06/02/2022
今週の一冊 #301
『思いがけず利他』
中島岳志/ミシマ社 2021
利他行為が文字通り他者を利する行為として、果たして自分を利することを全く度外視して、純粋に他者のためだけに行動することはできるのだろうか。情けは人の為ならず、そんな諺が人口に膾炙しているように、また、コロナ禍において、合理的利他主義という考え方が注目されているように、結局のところ、巡り巡って最終的には自分に利があることを計算尽くで、利己的な(見せかけの)利他行為が横行してしまうのではないか。
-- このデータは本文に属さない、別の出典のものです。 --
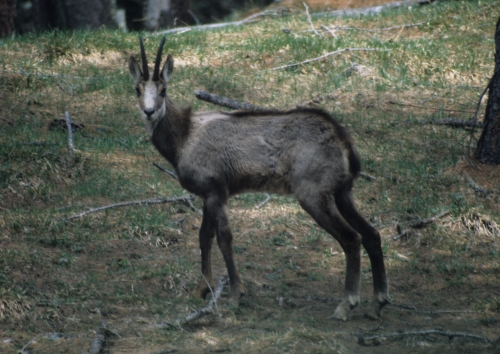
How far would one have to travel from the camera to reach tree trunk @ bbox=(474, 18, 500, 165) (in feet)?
28.3

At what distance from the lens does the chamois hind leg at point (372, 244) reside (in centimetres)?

さらに、利他行為を受け取る側が見えざる負債感を抱いたり、当事者間での無言の支配関係を生み出す事態が発生してしまうのではないか。利他には、その美しく理想的な姿とは裏腹に、偽善、負債、支配といったような負のイメージが常に付き纏い、実現には困難を伴う。著者の中島氏は、この困難な利他の扉を開くためのキーワードとして、利他の本質と考えられる「思いがけなさ」に思いを巡らす。利己を超えた偶然性や他力で突然にもたらされるもの、それに不意に遭遇した際に利他は起動するのではないか。その偶然を呼び込む器となること、そして、起動した利他を循環させていくこと、ひととき利己から解き放たれた世界を夢想する。